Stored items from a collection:
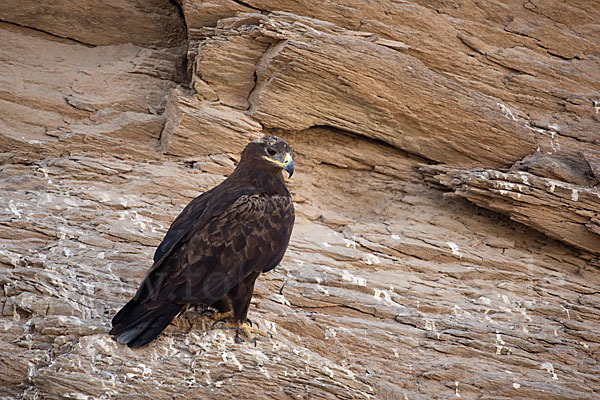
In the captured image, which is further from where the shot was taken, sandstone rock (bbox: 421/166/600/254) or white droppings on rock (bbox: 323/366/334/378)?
sandstone rock (bbox: 421/166/600/254)

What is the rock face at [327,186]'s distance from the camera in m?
5.25

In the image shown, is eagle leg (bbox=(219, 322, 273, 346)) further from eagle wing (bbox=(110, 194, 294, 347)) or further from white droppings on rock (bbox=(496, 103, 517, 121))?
white droppings on rock (bbox=(496, 103, 517, 121))

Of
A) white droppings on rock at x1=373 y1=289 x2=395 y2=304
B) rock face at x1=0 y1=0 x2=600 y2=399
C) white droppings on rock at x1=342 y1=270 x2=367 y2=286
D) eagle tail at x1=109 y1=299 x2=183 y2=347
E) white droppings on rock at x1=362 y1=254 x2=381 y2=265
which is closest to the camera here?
eagle tail at x1=109 y1=299 x2=183 y2=347

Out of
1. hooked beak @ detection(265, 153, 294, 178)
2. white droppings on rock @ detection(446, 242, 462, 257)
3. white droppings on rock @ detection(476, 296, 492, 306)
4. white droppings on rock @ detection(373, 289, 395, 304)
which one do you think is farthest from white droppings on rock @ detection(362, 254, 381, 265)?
hooked beak @ detection(265, 153, 294, 178)

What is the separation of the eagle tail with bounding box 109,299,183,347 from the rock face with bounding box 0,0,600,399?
0.41ft

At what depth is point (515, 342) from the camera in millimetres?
6371

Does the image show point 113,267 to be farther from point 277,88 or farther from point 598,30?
point 598,30

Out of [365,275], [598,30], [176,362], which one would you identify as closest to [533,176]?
[365,275]

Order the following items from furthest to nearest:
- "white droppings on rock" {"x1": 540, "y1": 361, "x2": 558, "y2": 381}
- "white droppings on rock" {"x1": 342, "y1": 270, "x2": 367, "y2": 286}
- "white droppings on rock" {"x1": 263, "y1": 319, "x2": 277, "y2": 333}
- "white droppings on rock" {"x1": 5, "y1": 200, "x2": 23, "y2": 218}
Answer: "white droppings on rock" {"x1": 342, "y1": 270, "x2": 367, "y2": 286} → "white droppings on rock" {"x1": 5, "y1": 200, "x2": 23, "y2": 218} → "white droppings on rock" {"x1": 540, "y1": 361, "x2": 558, "y2": 381} → "white droppings on rock" {"x1": 263, "y1": 319, "x2": 277, "y2": 333}

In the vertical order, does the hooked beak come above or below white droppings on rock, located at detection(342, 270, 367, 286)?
above

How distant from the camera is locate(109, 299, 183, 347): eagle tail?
4859mm

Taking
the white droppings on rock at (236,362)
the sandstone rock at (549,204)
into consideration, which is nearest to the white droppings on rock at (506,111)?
the sandstone rock at (549,204)

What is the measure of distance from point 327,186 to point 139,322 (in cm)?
424

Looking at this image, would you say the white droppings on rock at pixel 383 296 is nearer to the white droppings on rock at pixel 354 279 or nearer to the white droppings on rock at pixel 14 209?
the white droppings on rock at pixel 354 279
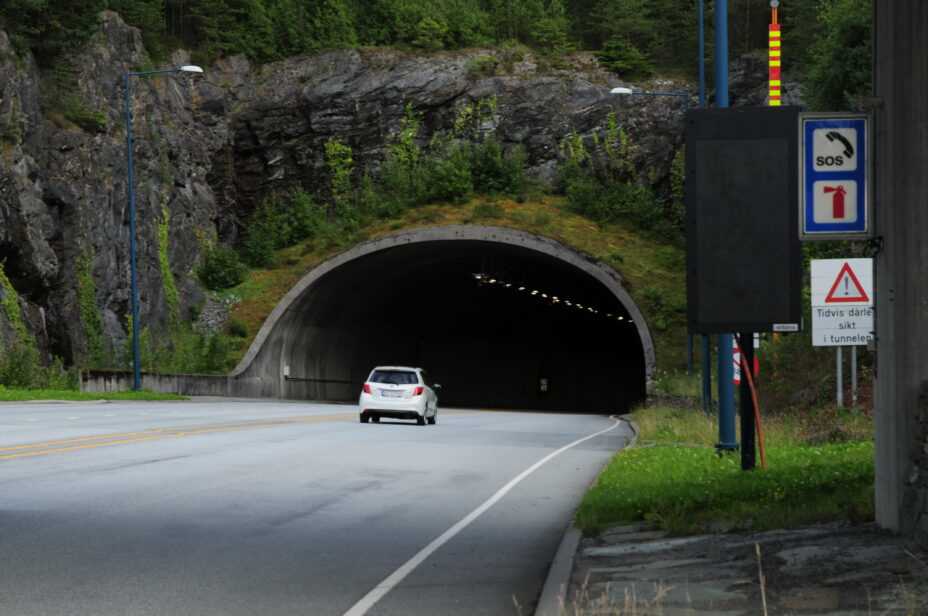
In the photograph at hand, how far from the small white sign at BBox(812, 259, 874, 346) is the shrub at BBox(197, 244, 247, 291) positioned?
4056 centimetres

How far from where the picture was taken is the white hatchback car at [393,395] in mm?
34500

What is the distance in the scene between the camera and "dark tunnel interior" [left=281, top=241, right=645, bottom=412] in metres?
58.8

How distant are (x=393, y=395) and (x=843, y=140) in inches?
956

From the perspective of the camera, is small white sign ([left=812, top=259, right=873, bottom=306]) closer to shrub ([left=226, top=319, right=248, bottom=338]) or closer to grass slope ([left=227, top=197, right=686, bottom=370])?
grass slope ([left=227, top=197, right=686, bottom=370])

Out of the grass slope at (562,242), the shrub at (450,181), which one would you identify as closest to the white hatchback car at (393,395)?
the grass slope at (562,242)

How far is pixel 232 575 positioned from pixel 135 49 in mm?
52277

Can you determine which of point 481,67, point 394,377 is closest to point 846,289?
point 394,377

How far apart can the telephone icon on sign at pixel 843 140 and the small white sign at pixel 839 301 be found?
10.7m

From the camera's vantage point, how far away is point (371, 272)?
5919 centimetres

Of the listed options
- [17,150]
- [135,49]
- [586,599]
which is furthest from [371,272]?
[586,599]

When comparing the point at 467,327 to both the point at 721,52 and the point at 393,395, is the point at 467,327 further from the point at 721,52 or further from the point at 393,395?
the point at 721,52

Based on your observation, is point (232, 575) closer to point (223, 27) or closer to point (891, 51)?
point (891, 51)

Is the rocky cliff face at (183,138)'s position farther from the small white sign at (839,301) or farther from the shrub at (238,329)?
the small white sign at (839,301)

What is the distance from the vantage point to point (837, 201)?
35.7ft
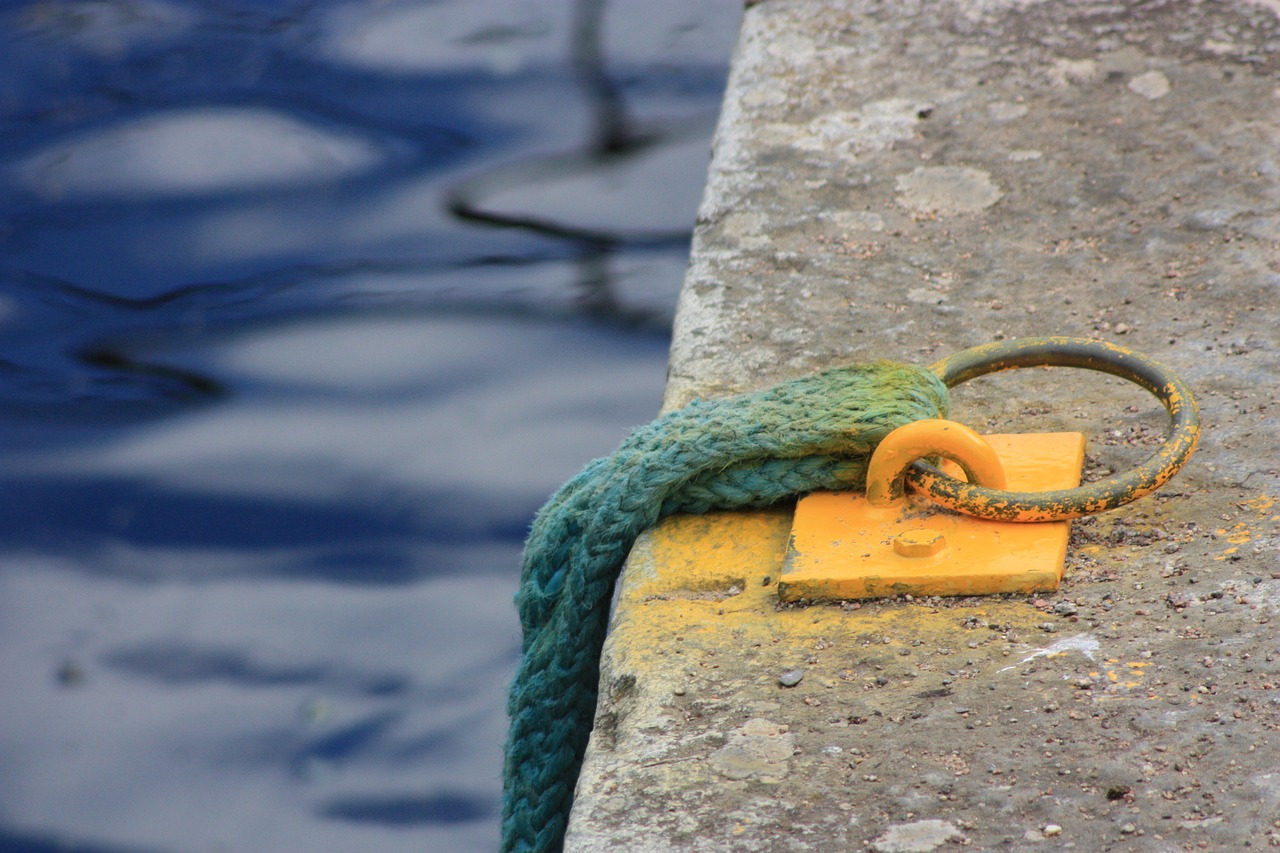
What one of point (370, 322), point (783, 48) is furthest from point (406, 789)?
point (783, 48)

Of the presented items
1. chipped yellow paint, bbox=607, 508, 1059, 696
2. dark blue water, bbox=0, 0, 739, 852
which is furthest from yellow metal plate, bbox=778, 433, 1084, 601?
dark blue water, bbox=0, 0, 739, 852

EXERCISE GOAL: The records above are to be reproduced exactly; the pictures are to be left out.

RESULT OF THIS EXERCISE:
In the captured image, which is further from where the shot was taken, sandstone rock (bbox: 421/166/600/254) or white droppings on rock (bbox: 323/366/334/378)?
sandstone rock (bbox: 421/166/600/254)

What is the rock face at [327,186]'s distance from the camera in m?
5.25

In the image shown, is eagle leg (bbox=(219, 322, 273, 346)) further from eagle wing (bbox=(110, 194, 294, 347)) or further from white droppings on rock (bbox=(496, 103, 517, 121))?
white droppings on rock (bbox=(496, 103, 517, 121))

Of
A) white droppings on rock at x1=373 y1=289 x2=395 y2=304
B) rock face at x1=0 y1=0 x2=600 y2=399
C) white droppings on rock at x1=342 y1=270 x2=367 y2=286
D) eagle tail at x1=109 y1=299 x2=183 y2=347
E) white droppings on rock at x1=362 y1=254 x2=381 y2=265
which is closest to the camera here?
eagle tail at x1=109 y1=299 x2=183 y2=347

Out of
1. hooked beak @ detection(265, 153, 294, 178)
2. white droppings on rock @ detection(446, 242, 462, 257)
3. white droppings on rock @ detection(476, 296, 492, 306)
4. white droppings on rock @ detection(373, 289, 395, 304)
which one do you think is farthest from white droppings on rock @ detection(362, 254, 381, 265)?
hooked beak @ detection(265, 153, 294, 178)

What is the separation of the eagle tail with bounding box 109,299,183,347 from the rock face with bounding box 0,0,600,399?
0.41ft

At what depth is point (515, 342) from the camera in millimetres?
6371

Does the image show point 113,267 to be farther from point 277,88 or farther from point 598,30?
point 598,30

Out of [365,275], [598,30], [176,362], which one would you identify as closest to [533,176]?
[365,275]

Order the following items from furthest to nearest:
- "white droppings on rock" {"x1": 540, "y1": 361, "x2": 558, "y2": 381}
- "white droppings on rock" {"x1": 342, "y1": 270, "x2": 367, "y2": 286}
- "white droppings on rock" {"x1": 263, "y1": 319, "x2": 277, "y2": 333}
- "white droppings on rock" {"x1": 5, "y1": 200, "x2": 23, "y2": 218}
Answer: "white droppings on rock" {"x1": 342, "y1": 270, "x2": 367, "y2": 286} → "white droppings on rock" {"x1": 5, "y1": 200, "x2": 23, "y2": 218} → "white droppings on rock" {"x1": 540, "y1": 361, "x2": 558, "y2": 381} → "white droppings on rock" {"x1": 263, "y1": 319, "x2": 277, "y2": 333}

In the vertical order, does the hooked beak come above or below white droppings on rock, located at detection(342, 270, 367, 286)?
above

How distant from the camera is locate(109, 299, 183, 347): eagle tail?
4859mm

Taking
the white droppings on rock at (236,362)
the sandstone rock at (549,204)
into consideration, which is nearest to the white droppings on rock at (506,111)?
the sandstone rock at (549,204)

What is the measure of distance from point 327,186 to point 139,322 (in cm)?
424

Looking at this image, would you say the white droppings on rock at pixel 383 296 is nearer to the white droppings on rock at pixel 354 279 or nearer to the white droppings on rock at pixel 14 209?
the white droppings on rock at pixel 354 279
In the photograph at hand, how far from the small white sign at BBox(812, 259, 874, 346) is the shrub at BBox(197, 244, 247, 291) positioned?
4056 centimetres

How far from where the picture was taken is the white hatchback car at [393,395] in mm?
34500

What is the distance in the scene between the camera and "dark tunnel interior" [left=281, top=241, right=645, bottom=412] in metres?
58.8

How distant are (x=393, y=395) and (x=843, y=140) in inches?
956

From the perspective of the camera, is small white sign ([left=812, top=259, right=873, bottom=306]) closer to shrub ([left=226, top=319, right=248, bottom=338]) or closer to grass slope ([left=227, top=197, right=686, bottom=370])?
grass slope ([left=227, top=197, right=686, bottom=370])

Out of the grass slope at (562,242), the shrub at (450,181), which one would you identify as closest to the white hatchback car at (393,395)?
the grass slope at (562,242)

How far is pixel 232 575 positioned from pixel 135 49 in mm?
52277

Can you determine which of point 481,67, point 394,377 is closest to point 846,289?
point 394,377

How far apart can the telephone icon on sign at pixel 843 140 and the small white sign at pixel 839 301 be found?
10.7m

From the camera's vantage point, how far away is point (371, 272)?
5919 centimetres

Of the listed options
- [17,150]
- [135,49]
- [586,599]
which is furthest from [371,272]?
[586,599]

When comparing the point at 467,327 to both the point at 721,52 and the point at 393,395, is the point at 467,327 further from the point at 721,52 or further from the point at 393,395?
the point at 721,52

Based on your observation, is point (232, 575) closer to point (223, 27) or closer to point (891, 51)?
point (891, 51)

Is the rocky cliff face at (183,138)'s position farther from the small white sign at (839,301) or farther from the shrub at (238,329)?
the small white sign at (839,301)

What is the distance from the vantage point to point (837, 201)?
35.7ft
What one of point (370, 322), point (783, 48) is furthest from point (406, 789)?
point (783, 48)

Of the presented items
1. chipped yellow paint, bbox=607, 508, 1059, 696
2. dark blue water, bbox=0, 0, 739, 852
which is furthest from yellow metal plate, bbox=778, 433, 1084, 601?
dark blue water, bbox=0, 0, 739, 852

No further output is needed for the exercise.